▶ PROVIDED TEXT:
————
Question

A man row a boat at 4 kmhr^—1 in a still water , he row the boat 2km up stream and 2km back to it starting place In 2 hours ,how far is the stream flowing ?

Answer 1

Correct Question :

A man can row a boat at 4 km/hr in still water. He rows the boat 2 km upstream and 2 km back to his starting place in 2 hours. How fast is the stream flowing?

Answer:

The stream flows at 2√2 km/hr.

Explanation:

Given,

• A man can row a boat at 4 km/h in still water
• he rows the boat 2km upstream and 2km back to it starting place in 2 hours

To find,

• speed of the stream

Formula,

$\sf Speed =\dfrac{Distance}{time}\\\\ \underline{\boxed{\sf time=\dfrac{Distance}{Speed}}}$

Solution,

 Let Vₘ km/h be the speed of man in still water

and Vₛ km/h be the speed of the stream

t₁ - time taken to row 2 km upstream

t₂ - time taken to row 2 km downstream

• If a man rows a boat in the direction opposite to the flow of the stream, then it is called upstream.

 In this case,

net speed (upstream) = Speed of man in still water - speed of the stream

           = Vₘ - Vₛ

time taken to row 2 km upstream,

 $\sf t_1=\dfrac{2}{V_m-V_s}\\\\ t_1=\dfrac{2}{4 -V_s}$

• If the man rows a boat along the direction of the stream, then it is called downstream.

 In this case,

 net speed (downstream) = Speed of man in still water + speed of the stream

    = Vₘ + Vₛ

time taken to row 2 km downstream,

 $\sf t_2=\dfrac{2}{V_m+V_s}\\\\ t_2=\dfrac{2}{4+V_s}$

Also given,

total time taken to row 2 km upstream and 2 km downstream = 2 hours

  2 = t₁ + t₂

 $\sf 2=\dfrac{2}{4-V_s}+\dfrac{2}{4+V_s} \\\\ 2=2(\dfrac{1}{4-V_s}+\dfrac{1}{4+V_s} ) \\\\ 1=\dfrac{1}{4-V_s}+\dfrac{1}{4+V_s} \\\\ 1=\dfrac{4+V_s+4-V_s}{(4-V_s)(4+V_s)} \\\\ (4-V_s)(4+V_s)=8 \\\\ 4(4+V_s)-V_s(4+V_s)=8 \\\\ 16+4V_s-4V_s-V_s^2 =8 \\\\ 16-V_s^2=8 \\\\ V_s^2=16-8 \\\\ V_s^2=8 \\\\ V_s=2\sqrt{2} \ km/h$

∴ The stream flows at 2√2 km/hr.
————
Spatial relation data:
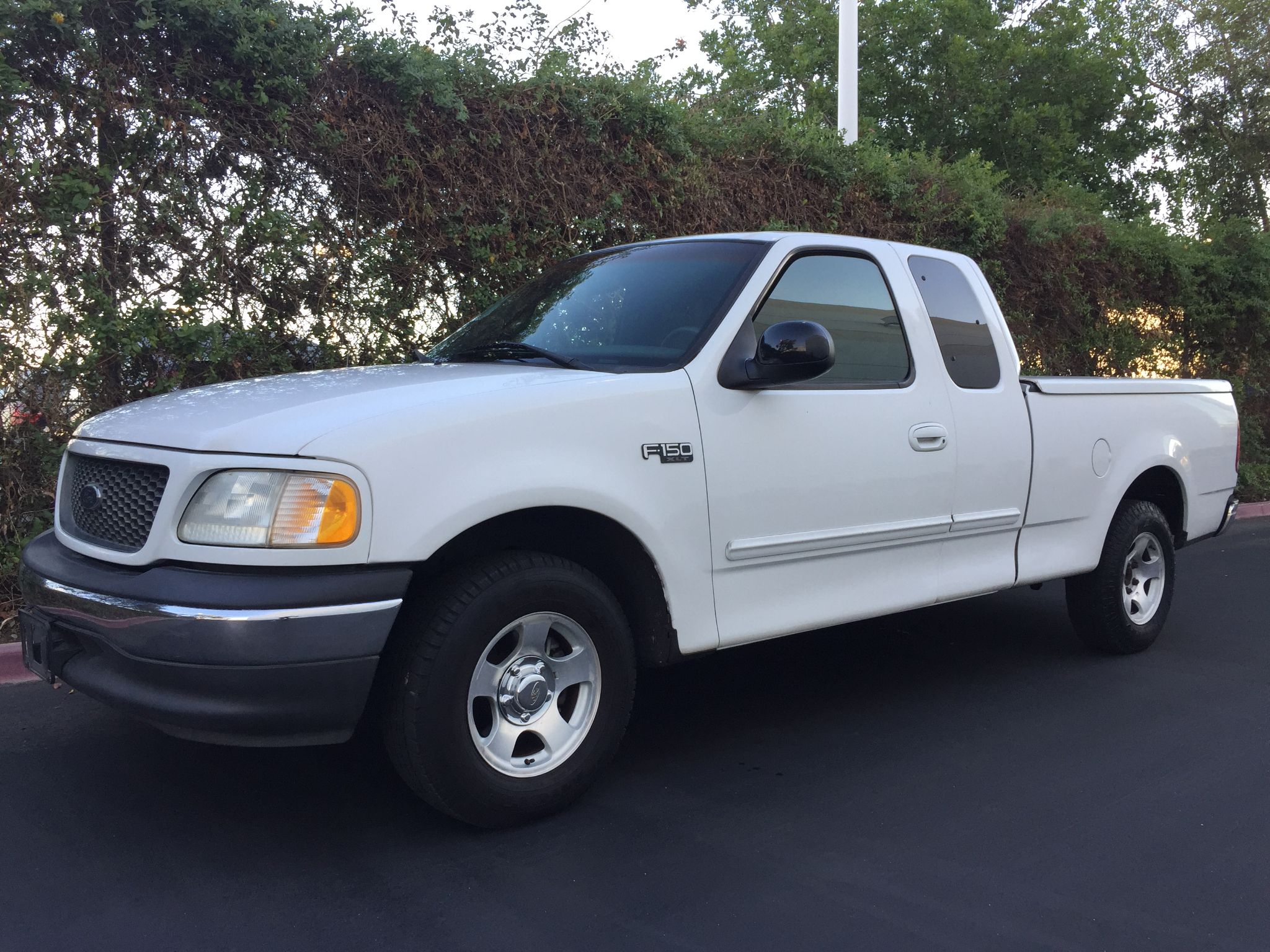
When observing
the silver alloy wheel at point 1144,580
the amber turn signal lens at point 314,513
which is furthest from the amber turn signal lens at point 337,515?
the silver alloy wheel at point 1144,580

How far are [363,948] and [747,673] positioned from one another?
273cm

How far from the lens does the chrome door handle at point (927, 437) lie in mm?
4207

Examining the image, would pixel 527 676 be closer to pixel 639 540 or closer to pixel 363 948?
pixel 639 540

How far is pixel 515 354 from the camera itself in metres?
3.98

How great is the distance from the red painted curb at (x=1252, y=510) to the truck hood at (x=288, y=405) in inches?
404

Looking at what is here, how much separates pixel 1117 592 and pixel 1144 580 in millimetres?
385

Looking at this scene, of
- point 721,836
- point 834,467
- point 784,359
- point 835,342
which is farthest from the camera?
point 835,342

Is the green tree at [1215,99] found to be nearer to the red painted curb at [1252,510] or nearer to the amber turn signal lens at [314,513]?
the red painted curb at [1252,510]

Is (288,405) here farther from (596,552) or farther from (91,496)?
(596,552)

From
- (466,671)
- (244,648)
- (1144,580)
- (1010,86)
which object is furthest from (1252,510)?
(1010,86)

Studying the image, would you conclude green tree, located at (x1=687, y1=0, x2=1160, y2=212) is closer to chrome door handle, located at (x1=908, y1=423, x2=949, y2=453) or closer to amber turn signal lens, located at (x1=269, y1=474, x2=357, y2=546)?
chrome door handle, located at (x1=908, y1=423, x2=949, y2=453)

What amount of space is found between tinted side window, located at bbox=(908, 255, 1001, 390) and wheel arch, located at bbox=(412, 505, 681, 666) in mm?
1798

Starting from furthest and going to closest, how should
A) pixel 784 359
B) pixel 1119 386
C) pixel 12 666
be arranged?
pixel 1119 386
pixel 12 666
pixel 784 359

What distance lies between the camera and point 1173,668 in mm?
————
▶ ACTIONS TO TAKE:
• a. Does each statement agree with the boat-and-stream text? Answer yes or no, and quote the deciding words from the text. (i) The man rows at 4 km/hr in still water. (ii) The upstream net speed is the man's speed in still water plus the speed of the stream. (iii) The stream flows at 2√2 km/hr.
• b. Summarize the boat-and-stream text in two sentences.

▶ RESULTS OF THE EXERCISE:
• a.
(i) Yes: "A man can row a boat at 4 km/hr in still water."
(ii) No: "net speed (upstream) = Speed of man in still water - speed of the stream"
(iii) Yes: "The stream flows at 2√2 km/hr."

• b. A man rows a boat at 4 km/hr in still water, goes 2 km upstream and 2 km back to his starting place in 2 hours, and the problem asks how fast the stream flows. Using time = distance/speed, the solution writes the upstream and downstream times as 2/(4 − Vₛ) and 2/(4 + Vₛ), sets their sum equal to 2 hours, and finds that the stream flows at 2√2 km/hr.